Brasília – Nunca, na história da Polícia Federal, a posse de um diretor provocou tanta repercussão.

Pior: repercussão negativa, que atingiu toda a cúpula da PF, porque o suplente de deputado-delegado Sandro Avelar (PMDB-DF) é o número 2 da PF.

Ele foi indicado pelo Tadeu Felippele, ex-assessor de Temer, acusado pelo lobista Lúcio Funaro de receber propina da Odebrecht.

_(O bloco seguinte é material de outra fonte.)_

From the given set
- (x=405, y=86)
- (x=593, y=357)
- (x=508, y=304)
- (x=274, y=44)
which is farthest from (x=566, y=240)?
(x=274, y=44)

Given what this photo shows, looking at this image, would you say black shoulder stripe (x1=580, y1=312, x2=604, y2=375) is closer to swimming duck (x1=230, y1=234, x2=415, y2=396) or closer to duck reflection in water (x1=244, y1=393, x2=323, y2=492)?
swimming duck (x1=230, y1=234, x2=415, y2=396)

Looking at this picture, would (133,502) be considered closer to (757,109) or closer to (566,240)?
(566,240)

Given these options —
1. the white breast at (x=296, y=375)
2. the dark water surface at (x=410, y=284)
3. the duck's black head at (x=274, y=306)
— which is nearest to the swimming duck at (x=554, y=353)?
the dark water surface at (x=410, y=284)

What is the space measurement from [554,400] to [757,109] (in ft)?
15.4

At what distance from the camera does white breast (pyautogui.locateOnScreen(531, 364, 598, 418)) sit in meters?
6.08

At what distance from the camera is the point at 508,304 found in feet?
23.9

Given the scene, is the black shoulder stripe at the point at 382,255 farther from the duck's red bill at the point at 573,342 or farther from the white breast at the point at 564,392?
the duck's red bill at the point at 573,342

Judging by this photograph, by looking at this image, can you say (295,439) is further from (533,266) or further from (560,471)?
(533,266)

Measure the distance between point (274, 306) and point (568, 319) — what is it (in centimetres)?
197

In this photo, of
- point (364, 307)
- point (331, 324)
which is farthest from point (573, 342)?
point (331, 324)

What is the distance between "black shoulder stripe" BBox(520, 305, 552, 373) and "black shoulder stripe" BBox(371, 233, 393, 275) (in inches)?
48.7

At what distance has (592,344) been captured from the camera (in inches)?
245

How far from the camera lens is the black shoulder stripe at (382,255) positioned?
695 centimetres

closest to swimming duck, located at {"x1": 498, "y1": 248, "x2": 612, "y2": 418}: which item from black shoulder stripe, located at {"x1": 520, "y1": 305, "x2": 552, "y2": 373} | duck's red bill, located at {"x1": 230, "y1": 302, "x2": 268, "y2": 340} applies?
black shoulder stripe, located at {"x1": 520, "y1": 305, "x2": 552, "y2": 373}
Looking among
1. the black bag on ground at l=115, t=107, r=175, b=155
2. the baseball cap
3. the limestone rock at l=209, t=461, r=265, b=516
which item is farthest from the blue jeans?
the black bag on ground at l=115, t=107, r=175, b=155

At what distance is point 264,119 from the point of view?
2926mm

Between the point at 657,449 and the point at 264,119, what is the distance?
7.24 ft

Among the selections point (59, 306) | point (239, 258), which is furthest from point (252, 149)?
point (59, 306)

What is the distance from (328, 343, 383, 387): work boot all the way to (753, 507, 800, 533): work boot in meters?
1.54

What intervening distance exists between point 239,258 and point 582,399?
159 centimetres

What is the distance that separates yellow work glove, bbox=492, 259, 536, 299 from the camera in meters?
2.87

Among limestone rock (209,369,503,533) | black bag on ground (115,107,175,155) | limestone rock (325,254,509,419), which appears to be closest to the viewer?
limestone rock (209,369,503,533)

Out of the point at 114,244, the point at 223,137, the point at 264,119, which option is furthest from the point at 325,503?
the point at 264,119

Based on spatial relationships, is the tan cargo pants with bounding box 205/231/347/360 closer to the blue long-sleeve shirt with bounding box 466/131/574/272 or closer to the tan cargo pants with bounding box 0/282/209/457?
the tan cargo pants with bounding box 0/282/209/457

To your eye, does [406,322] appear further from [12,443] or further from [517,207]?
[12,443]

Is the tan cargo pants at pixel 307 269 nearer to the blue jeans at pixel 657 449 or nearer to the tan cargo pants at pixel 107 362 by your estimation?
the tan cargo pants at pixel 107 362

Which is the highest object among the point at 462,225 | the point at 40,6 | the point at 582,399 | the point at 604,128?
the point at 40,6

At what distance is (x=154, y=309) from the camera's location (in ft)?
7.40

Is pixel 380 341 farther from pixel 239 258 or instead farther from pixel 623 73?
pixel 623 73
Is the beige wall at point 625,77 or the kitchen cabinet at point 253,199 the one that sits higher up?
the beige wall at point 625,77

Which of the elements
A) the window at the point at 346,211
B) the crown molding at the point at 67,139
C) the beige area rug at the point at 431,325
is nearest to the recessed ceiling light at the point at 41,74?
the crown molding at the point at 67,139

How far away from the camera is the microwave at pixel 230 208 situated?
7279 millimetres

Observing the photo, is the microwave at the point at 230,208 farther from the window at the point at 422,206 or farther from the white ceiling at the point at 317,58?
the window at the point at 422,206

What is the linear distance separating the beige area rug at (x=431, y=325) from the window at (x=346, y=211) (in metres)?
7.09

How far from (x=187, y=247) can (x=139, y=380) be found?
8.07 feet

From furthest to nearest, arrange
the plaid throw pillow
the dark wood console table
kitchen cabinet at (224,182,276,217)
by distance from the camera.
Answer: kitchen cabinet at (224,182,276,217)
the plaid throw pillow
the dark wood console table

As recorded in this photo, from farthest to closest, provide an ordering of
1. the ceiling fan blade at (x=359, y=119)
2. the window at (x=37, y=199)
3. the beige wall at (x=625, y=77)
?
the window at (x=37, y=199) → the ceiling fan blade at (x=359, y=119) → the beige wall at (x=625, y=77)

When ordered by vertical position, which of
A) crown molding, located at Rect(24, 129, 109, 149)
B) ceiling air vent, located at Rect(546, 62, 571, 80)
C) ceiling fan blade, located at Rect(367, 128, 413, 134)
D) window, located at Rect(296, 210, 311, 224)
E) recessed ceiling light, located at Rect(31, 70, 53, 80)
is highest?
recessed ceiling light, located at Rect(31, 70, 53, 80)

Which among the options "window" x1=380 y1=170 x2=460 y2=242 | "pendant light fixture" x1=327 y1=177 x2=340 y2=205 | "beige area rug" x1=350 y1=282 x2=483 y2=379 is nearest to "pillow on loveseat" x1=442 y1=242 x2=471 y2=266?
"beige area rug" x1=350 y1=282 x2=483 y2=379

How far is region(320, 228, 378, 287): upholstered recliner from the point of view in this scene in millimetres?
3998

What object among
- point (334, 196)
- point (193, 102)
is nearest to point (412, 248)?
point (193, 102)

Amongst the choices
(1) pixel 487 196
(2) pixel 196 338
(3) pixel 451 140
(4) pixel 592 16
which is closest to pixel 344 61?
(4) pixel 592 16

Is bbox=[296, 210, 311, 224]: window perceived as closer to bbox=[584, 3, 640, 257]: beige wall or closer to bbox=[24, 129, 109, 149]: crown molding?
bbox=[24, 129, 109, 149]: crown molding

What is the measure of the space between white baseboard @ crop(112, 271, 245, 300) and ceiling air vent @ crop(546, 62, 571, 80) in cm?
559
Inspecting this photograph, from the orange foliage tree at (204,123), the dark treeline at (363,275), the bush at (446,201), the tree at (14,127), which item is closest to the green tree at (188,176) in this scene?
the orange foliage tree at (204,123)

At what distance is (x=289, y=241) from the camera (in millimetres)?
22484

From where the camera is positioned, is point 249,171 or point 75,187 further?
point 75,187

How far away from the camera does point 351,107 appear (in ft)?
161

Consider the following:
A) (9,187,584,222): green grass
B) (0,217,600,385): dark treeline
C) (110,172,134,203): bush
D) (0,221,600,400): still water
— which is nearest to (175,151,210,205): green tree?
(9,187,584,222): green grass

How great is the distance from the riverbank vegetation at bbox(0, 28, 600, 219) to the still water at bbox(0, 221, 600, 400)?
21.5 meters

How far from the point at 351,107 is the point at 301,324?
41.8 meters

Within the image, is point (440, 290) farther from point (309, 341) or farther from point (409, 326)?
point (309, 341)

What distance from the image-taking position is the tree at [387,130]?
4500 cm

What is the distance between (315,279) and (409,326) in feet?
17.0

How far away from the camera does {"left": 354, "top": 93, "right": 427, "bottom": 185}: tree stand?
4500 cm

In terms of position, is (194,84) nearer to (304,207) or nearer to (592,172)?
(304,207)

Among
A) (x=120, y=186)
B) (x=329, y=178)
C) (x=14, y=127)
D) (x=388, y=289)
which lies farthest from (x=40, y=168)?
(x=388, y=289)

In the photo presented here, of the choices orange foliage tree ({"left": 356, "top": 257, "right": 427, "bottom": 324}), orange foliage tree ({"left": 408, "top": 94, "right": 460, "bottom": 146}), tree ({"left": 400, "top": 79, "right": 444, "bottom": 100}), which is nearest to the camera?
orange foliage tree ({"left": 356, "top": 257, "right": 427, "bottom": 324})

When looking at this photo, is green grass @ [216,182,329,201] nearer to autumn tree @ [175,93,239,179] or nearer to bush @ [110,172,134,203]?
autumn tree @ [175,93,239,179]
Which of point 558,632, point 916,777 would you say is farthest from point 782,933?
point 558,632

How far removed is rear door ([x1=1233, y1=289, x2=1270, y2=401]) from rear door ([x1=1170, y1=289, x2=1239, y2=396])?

Essa gravíssima situação envolvendo a instituição Polícia Federal aconselhava cautela. Mas, não foi o que se viu.

Também pela primeira vez na história da PF, o diretor-geral  Fernando Sergóvia, toma posse em solenidade concorrida com a presença de investigados por roubo pela própria PF.

Alguém já viu algo semelhante na história mundial?

Digamos que, por força maior e alheio à vontade deles, faltaram à posse de Sergóvia, apenas o Eduardo Cunha, o Geddel Vieira Lima, o Eduardo Alves, o Josesley Batista e o Nilson Funaro, mas porque estão presos.

Digamos que, no pensamento da mesa, eles estavam presentes.

Se isso já não bastasse, o diretor Fernando Sergóvia, não se sabe se planejado ou por vacilo, saiu em defesa de Temer mesmo diante das provas irrefutáveis no caso do lugar-tenente Rocha Loures, correndo com a mala de R$ 500 mil de propina para o chefe.

Pasmem! O novo diretor da PF considerou as provas dos R$ 500 mil insuficientes para comprovar o crime.

Para o diretor da PF, R$ 500 mil é uma titica que passeia de mala pela Avenida Paulista. É isso?

Outro fato inédito é que, pela primeira vez, um presidente da República vai à posse de um diretor da PF. E ainda mais, um presidente investigado por corrupção, vai à posse do chefe da investigação.

Rui Barbosa, quando se encontrou com Pedro II num café em Paris, se aproximou dele e lhe pediu perdão por ter defendido a proclamação da República.

De fato, essa é a égide dos Podres Poderes, como cantou o gênio Caetano Veloso.